В этот столь поздний час в вагончике собрался Оперативный Штаб по разработке плана поиска и спасения Василия Ивановича. Кроме комиссара товарища Рманова, в Штаб входили, лично преданные не только ленинской партии и делу революции товарищи, но и преданные самому Василию Ивановичу товарищи: хозяйка вагончика боец Анка, сержант Вовка Шигорецский, командир кавалерийского отделения старший сержант Артемий Чорний и партизан Геннасе Даков.
В деле поиска и спасения своих однополчан нашим заговорщикам рассчитывать на ВЧК или НКВД не приходилось – трижды комиссар государственной безопасности товарищ Ёберия скорее сам расстрелял бы Василия Ивановича и остальных, нежели просто спас их от маньяка. Поэтому и было решено привлечь к операции опытного следопыта и охотника из Маньчжурской тайги – северо-скорейского партизана и агента Киминтерна 021 товарища Чаво Саню.
Товарися Чаво Саня! Доложите, пожалуйста, Штабу обстановку! – скомандовал Ф.У.Рманов.
Чио Чаво Саня откуда-то выудил красненькую табакерку, достал щепоть коричневого порошка, нюхнул и склонился над картой, водя по ней красным остро отточенным карандашом, а затем начал лопотать что-то на своем скорейском языке, который все присутствующие почему-то понимали без переводчика. Наверно, сказывалась вся важность происходящих событий.

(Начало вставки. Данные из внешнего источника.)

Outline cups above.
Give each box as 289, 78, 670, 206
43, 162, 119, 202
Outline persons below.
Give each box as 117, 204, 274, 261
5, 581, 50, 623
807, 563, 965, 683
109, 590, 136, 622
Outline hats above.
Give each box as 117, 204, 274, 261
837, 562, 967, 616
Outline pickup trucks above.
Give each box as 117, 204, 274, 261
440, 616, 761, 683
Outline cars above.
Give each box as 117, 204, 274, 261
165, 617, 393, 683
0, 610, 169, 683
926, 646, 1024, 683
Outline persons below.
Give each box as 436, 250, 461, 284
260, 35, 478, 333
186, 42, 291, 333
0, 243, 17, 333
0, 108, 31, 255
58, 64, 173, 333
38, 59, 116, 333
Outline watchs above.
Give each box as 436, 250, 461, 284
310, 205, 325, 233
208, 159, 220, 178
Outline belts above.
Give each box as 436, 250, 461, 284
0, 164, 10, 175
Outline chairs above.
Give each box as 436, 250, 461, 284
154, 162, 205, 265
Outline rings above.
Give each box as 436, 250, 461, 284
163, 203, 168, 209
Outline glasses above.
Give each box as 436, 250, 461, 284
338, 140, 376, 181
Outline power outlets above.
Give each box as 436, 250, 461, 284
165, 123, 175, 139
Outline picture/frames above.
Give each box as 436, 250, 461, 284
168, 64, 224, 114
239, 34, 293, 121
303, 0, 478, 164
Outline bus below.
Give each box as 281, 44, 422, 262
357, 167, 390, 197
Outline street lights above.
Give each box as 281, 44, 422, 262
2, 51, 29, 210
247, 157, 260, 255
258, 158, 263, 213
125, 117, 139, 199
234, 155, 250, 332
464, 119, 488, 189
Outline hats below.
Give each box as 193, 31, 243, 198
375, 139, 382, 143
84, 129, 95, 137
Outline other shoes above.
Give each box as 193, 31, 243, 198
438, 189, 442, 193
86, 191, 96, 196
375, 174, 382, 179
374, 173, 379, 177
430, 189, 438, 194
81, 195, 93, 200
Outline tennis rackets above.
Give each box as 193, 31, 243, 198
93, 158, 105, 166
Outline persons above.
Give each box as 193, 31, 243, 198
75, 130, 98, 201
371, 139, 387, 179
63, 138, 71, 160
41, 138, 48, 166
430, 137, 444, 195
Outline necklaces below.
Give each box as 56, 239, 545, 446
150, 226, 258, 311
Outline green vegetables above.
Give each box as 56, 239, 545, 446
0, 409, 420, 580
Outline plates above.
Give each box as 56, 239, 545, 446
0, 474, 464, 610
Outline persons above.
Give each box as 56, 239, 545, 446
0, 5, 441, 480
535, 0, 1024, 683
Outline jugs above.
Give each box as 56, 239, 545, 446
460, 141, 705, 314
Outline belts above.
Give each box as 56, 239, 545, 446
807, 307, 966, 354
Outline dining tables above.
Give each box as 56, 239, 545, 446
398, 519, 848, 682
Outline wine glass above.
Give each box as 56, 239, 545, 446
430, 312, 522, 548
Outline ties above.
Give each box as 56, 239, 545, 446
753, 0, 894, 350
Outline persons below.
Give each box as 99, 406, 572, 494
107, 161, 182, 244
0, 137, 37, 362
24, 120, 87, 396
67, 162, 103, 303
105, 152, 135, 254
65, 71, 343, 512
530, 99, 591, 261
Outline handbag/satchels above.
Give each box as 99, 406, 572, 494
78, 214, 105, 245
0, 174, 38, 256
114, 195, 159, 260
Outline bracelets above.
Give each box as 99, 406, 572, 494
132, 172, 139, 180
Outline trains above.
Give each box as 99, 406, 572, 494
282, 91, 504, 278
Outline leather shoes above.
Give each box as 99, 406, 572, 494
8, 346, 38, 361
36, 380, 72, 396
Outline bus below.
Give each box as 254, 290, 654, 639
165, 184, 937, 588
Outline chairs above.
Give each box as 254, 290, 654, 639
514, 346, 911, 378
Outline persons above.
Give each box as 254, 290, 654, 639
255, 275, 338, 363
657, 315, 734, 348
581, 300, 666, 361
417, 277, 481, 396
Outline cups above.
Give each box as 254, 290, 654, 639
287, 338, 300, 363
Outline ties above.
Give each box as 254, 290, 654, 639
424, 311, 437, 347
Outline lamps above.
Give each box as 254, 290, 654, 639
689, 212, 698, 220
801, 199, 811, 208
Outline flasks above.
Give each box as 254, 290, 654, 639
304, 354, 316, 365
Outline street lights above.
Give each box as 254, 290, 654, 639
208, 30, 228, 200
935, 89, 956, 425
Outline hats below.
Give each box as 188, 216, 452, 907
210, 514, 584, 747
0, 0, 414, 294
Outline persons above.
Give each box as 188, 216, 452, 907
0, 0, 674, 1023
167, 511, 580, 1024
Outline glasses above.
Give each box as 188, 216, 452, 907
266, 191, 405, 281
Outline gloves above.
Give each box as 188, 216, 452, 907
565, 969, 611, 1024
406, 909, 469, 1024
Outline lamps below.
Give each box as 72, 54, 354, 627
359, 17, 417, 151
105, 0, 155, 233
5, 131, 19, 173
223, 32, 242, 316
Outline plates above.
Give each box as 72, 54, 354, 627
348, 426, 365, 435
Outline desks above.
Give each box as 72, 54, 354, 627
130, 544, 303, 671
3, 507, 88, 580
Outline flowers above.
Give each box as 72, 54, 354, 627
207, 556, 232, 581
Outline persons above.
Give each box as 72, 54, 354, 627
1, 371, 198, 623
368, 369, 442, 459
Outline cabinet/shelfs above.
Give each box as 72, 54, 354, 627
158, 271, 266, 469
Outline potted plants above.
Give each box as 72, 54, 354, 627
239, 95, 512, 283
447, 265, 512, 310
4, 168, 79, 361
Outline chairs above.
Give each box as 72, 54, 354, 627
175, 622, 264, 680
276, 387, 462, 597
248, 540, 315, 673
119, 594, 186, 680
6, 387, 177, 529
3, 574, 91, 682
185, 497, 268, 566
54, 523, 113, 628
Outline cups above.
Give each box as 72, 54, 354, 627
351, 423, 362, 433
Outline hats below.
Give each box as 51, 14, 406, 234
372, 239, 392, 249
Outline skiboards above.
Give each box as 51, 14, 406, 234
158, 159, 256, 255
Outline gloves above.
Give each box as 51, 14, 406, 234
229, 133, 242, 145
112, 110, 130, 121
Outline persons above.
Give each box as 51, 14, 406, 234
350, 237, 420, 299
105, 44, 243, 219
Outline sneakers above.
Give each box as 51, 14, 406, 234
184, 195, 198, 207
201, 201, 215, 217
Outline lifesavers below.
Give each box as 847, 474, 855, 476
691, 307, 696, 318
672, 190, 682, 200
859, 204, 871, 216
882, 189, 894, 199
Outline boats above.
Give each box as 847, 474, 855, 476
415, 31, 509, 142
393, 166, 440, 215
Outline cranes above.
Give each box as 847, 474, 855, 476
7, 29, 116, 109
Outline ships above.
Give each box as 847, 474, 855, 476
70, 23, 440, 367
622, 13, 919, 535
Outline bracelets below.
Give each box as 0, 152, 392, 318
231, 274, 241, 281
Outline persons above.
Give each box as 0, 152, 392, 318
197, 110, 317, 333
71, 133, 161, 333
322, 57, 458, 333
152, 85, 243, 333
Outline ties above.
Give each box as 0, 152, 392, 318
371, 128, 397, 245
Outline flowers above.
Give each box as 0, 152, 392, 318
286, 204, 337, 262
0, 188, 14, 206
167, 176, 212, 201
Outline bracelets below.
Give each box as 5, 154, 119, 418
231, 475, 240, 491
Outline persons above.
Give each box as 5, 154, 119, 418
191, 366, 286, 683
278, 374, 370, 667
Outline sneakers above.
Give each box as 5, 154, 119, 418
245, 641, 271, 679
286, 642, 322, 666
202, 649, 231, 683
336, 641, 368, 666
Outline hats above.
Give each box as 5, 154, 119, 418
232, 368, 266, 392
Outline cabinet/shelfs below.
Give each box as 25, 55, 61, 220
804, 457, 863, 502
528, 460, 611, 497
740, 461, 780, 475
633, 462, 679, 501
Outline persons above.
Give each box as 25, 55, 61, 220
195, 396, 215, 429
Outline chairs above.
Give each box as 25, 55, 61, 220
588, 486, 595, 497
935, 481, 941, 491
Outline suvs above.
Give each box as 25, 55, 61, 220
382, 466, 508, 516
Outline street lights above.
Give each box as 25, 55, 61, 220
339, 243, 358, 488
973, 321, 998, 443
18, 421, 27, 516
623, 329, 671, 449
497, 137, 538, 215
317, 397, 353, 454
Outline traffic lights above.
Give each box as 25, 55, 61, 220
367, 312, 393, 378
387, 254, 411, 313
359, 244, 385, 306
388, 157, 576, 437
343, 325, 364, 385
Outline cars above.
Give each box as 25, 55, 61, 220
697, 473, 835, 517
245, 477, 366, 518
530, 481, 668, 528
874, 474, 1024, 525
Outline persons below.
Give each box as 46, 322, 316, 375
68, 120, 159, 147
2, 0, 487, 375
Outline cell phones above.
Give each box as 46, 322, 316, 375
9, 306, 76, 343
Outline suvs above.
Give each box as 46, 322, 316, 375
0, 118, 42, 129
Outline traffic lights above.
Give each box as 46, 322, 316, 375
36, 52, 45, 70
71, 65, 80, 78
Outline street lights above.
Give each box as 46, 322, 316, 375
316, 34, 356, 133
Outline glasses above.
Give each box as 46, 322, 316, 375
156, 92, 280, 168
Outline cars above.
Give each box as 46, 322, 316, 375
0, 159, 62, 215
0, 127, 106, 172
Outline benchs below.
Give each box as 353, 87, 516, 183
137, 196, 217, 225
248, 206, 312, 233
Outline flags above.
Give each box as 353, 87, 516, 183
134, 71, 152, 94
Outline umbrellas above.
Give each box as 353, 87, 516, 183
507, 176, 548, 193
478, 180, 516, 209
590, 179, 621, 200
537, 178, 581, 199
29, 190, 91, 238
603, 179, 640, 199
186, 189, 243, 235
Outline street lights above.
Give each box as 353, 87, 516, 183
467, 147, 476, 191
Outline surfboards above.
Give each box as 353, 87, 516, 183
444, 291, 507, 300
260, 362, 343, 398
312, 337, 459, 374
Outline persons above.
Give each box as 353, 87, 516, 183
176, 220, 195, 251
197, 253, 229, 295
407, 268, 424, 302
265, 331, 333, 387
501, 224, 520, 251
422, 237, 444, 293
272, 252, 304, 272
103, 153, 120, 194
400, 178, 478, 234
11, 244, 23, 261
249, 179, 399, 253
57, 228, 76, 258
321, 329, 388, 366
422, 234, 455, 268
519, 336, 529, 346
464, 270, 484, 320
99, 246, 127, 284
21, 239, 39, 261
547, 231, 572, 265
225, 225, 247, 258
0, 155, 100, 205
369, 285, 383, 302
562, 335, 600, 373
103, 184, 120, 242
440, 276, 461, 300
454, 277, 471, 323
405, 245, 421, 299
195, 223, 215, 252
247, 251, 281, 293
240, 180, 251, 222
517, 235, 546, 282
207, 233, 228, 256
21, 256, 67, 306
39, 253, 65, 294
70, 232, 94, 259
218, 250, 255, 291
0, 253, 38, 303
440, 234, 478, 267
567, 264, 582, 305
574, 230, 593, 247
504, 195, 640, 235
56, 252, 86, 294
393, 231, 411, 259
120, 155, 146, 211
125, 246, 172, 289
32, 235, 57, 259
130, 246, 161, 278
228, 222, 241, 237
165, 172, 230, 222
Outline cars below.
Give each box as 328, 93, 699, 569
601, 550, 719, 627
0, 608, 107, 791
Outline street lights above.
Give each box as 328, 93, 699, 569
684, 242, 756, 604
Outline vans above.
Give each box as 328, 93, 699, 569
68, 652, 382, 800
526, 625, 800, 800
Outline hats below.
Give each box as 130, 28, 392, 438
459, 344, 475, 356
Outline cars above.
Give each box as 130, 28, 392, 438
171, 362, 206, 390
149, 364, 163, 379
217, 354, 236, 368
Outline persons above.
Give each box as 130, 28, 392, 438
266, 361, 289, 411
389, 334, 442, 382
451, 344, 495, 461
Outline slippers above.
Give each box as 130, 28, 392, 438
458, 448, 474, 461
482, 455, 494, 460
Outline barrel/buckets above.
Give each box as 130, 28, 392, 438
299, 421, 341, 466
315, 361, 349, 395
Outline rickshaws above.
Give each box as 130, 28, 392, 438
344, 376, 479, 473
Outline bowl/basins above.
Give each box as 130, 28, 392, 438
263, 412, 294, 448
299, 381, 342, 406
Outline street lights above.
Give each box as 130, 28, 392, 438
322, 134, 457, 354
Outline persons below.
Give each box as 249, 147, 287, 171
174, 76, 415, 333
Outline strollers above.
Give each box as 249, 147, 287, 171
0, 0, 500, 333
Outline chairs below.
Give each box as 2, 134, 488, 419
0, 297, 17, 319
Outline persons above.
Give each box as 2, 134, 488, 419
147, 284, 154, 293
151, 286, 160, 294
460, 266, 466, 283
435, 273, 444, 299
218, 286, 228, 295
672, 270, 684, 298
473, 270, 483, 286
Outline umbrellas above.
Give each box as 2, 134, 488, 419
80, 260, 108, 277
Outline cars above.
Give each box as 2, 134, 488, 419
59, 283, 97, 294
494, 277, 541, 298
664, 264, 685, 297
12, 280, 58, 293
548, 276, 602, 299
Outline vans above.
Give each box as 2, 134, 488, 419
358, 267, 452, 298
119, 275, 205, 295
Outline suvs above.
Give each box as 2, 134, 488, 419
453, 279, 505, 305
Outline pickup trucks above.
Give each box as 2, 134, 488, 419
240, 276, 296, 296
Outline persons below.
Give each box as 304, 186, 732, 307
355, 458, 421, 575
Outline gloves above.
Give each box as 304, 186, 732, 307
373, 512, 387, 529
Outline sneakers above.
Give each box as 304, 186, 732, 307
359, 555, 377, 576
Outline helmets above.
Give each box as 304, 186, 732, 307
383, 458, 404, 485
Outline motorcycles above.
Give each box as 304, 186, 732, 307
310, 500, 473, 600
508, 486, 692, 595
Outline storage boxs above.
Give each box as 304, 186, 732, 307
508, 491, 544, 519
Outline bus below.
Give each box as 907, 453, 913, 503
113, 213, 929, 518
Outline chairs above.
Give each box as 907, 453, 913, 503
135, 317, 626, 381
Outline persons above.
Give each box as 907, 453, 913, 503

Из рассказа товарися Чио Чаво Саня следовало, что он шёл по следу Хеорася Гапондяева аж с самой Североскорейско-Манчжурской границы. И что он – Чаво Саня – наконец сел ему на пятки. Что он совсем недавно вышел на некоего пана Ефгена, и описание, данное паном Ефгеном, вполне соответствуют облику и почерку провокатора Хеорася Гапондяева.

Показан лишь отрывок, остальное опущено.